### Exercise details
Continue the news text about the Montreal conference on Haiti's recovery, picking up after its final sentence.

### Text section
┏━━

She also called on other countries to join Brazil, Argentina and other Latin American nations in contributing to the U.N.-led military and police force in Haiti.

She called Monday's conference "the beginning of a conversation" about Haiti's future that will continue for years.

On her flight to Montreal from Washington, Clinton told reporters traveling with her that the U.S., in collaboration with international donors and organizations, had been mapping out a plan for Haiti's development for months before the quake. She indicated this could be the basis for a revised plan now.

"I don't want to start from scratch, but we have to recognize the changed challenges that we are now confronting," she said.

Asked about a news report that Haiti would request $3 billion in aid during the Montreal conference, Bellerive said no specific request was made and that the Haitian government is still assessing its financial requirements.

"The government has no official number," he told reporters.

Attending the conference were foreign ministers from more than a dozen countries, plus representatives of eight international bodies, including the United Nations and the Organization of American States, and six major non-governmental organizations. They hoped to set a target date for a follow-up conference at which donations would be pledged for Haiti's recovery and rebuilding.

┗━━

### Extracted records
┏━━

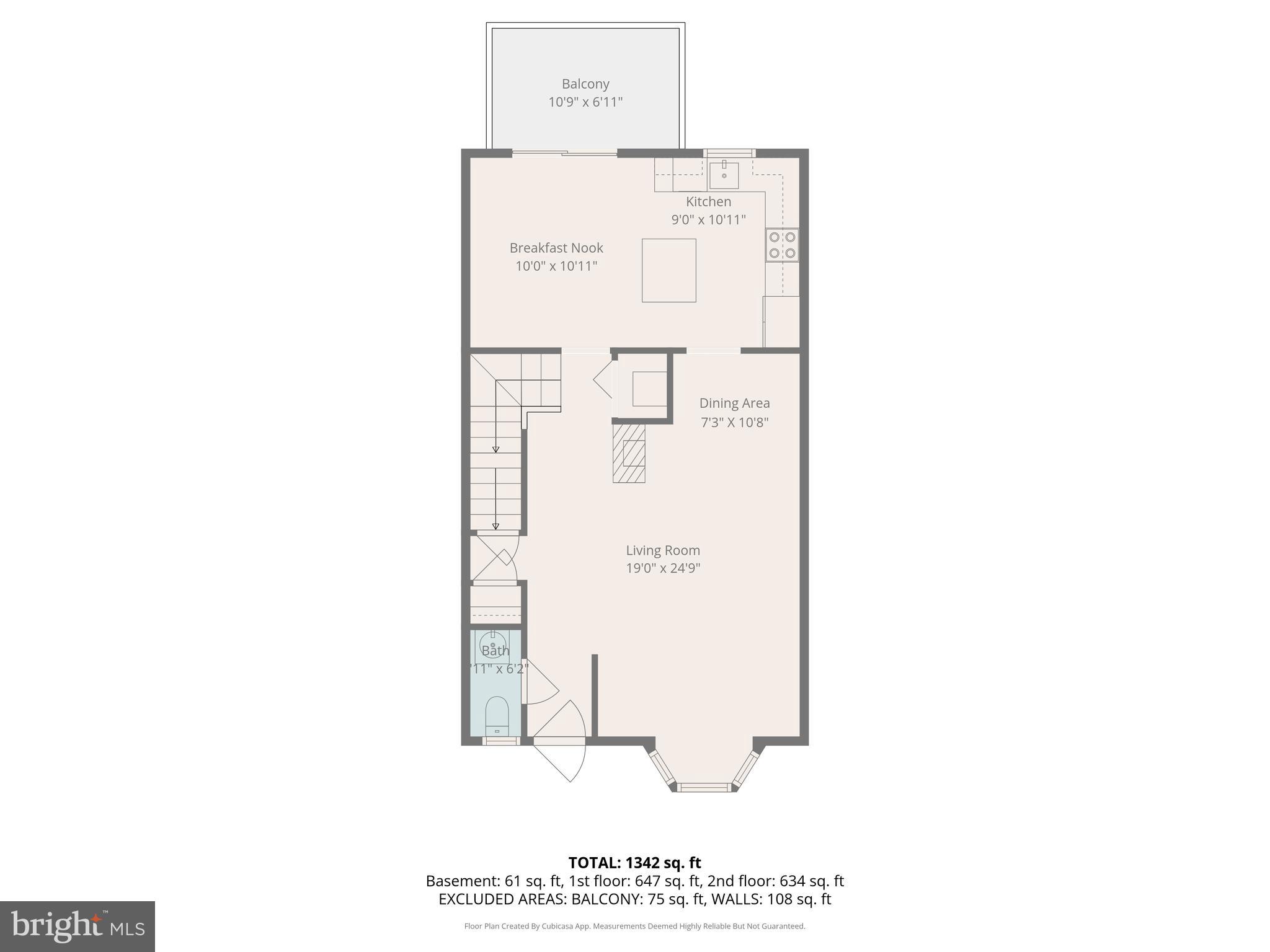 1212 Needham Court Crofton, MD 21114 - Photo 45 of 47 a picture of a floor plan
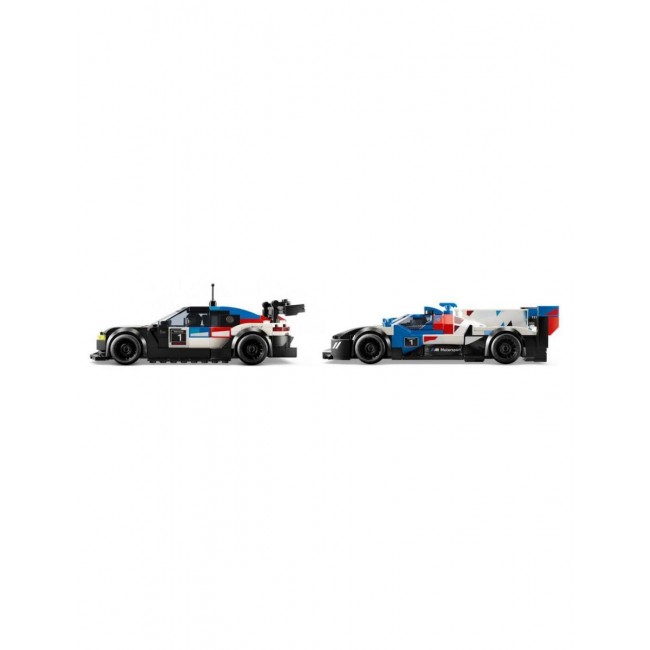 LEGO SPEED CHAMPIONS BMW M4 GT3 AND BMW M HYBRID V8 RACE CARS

┗━━
┏━━

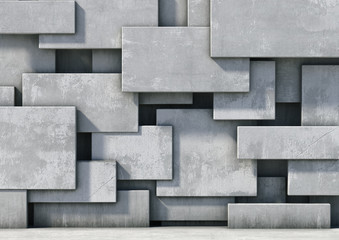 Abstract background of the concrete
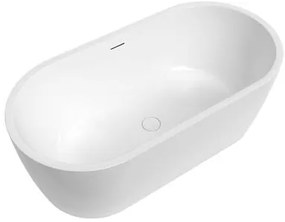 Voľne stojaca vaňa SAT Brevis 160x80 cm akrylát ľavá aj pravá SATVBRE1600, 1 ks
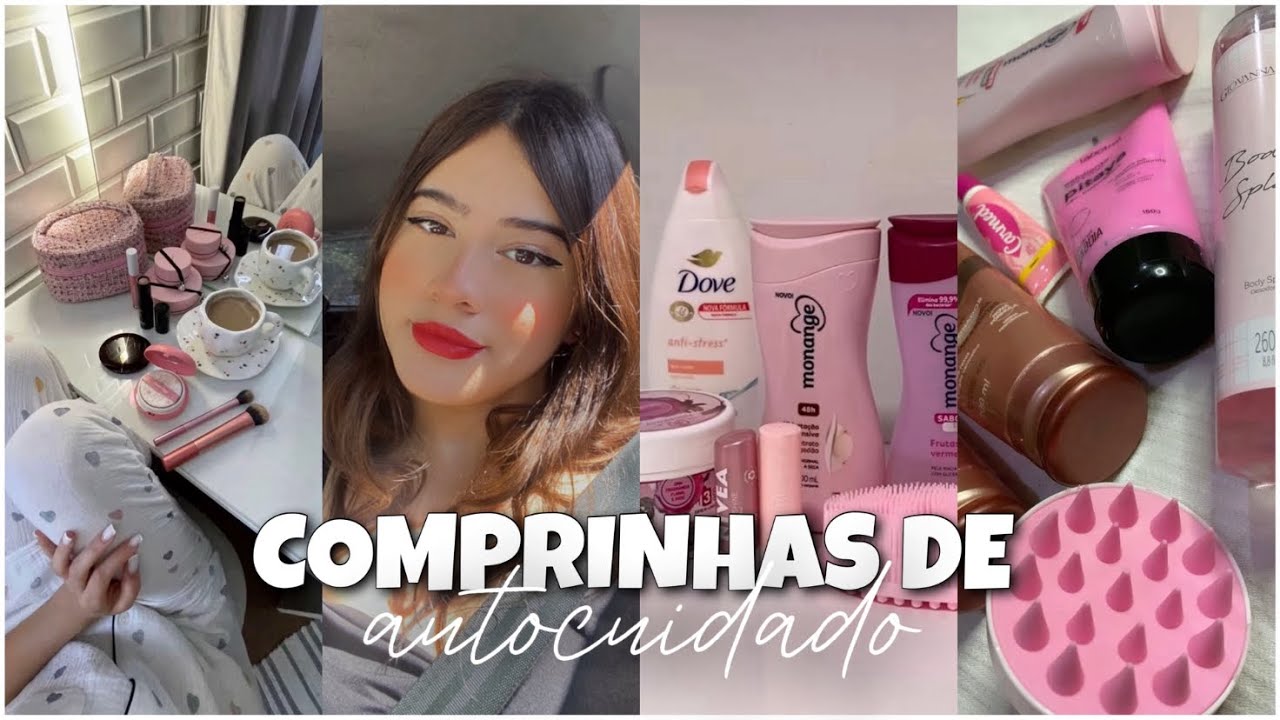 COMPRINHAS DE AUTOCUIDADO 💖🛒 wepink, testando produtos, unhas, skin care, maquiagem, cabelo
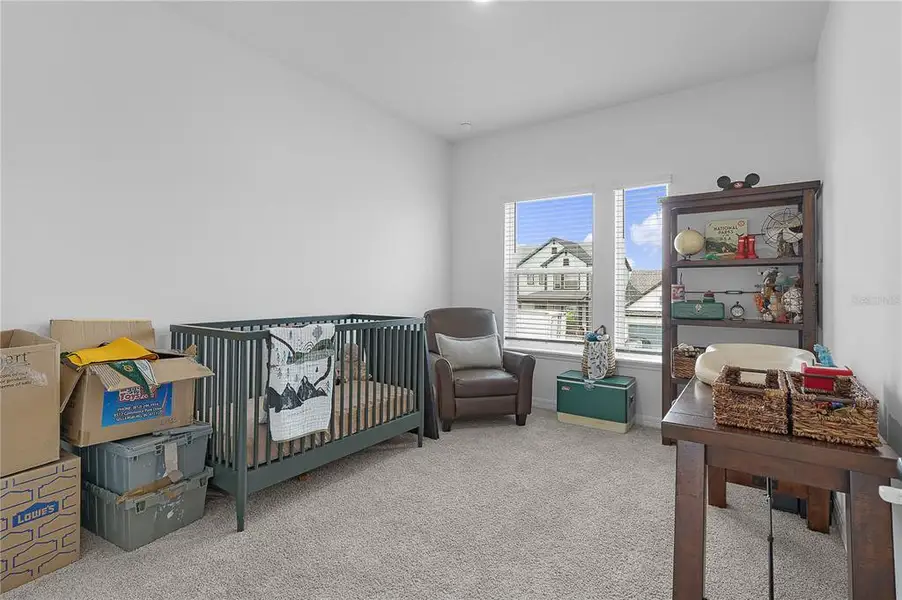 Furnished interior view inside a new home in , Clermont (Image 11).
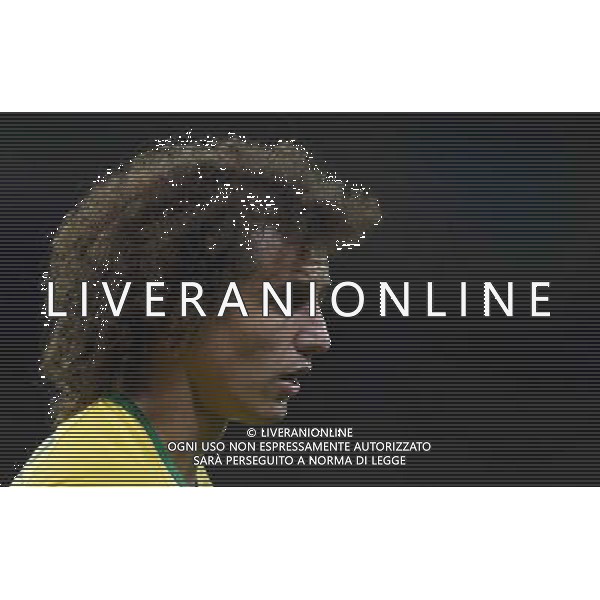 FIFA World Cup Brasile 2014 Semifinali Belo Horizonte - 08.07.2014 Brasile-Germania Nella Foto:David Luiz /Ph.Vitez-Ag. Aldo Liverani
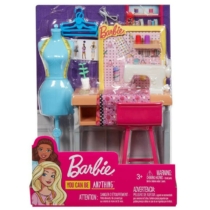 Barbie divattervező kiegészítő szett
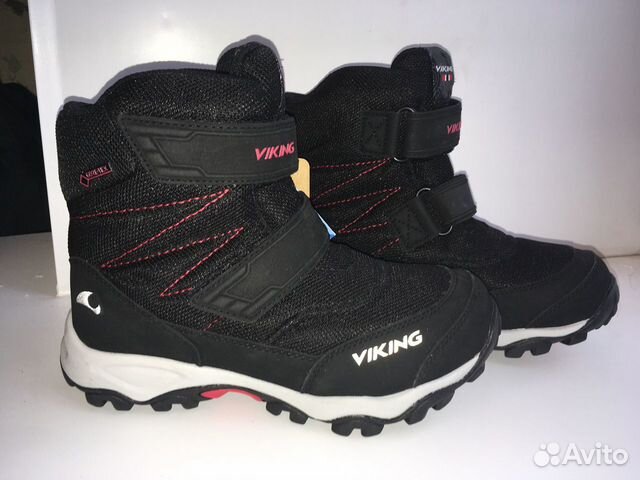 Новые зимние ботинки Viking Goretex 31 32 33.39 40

┗━━
┏━━

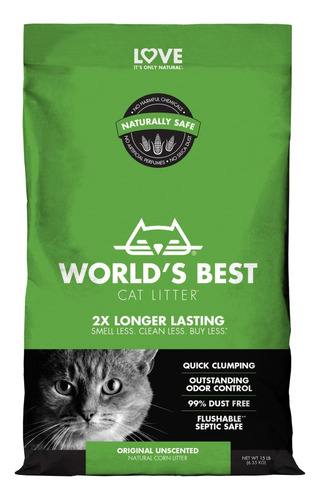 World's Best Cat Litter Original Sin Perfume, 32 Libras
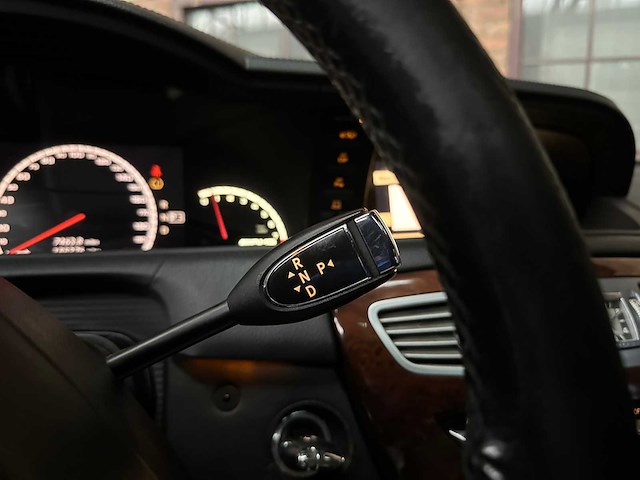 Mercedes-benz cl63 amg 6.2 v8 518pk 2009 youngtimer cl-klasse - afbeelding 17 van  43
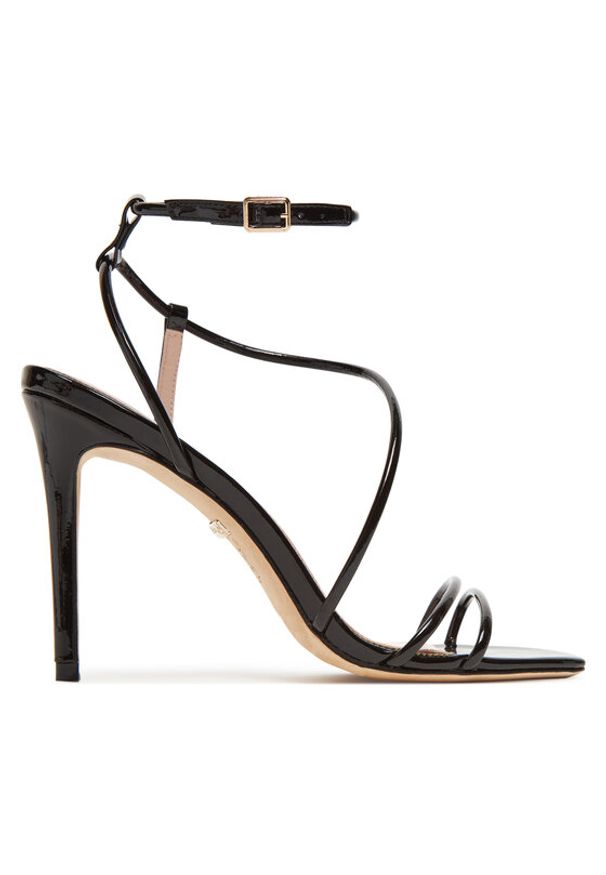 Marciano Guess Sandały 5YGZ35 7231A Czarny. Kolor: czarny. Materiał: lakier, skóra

┗━━

### Written answer
Haiti's magnitude-7 earthquake killed an estimated 200,000 people and left the poorest country in the Western Hemisphere virtually without a functioning government. It wrecked the presidential palace, parliament, government ministries and the U.N. headquarters, among thousands of other structures.

Haiti's government wants many of the homeless to leave the capital city of 2 million people, to look for better shelter with relatives or others elsewhere. Officials estimate that about 235,000 have taken advantage of its offer of free transport to leave the city, and many others left on their own, some even walking.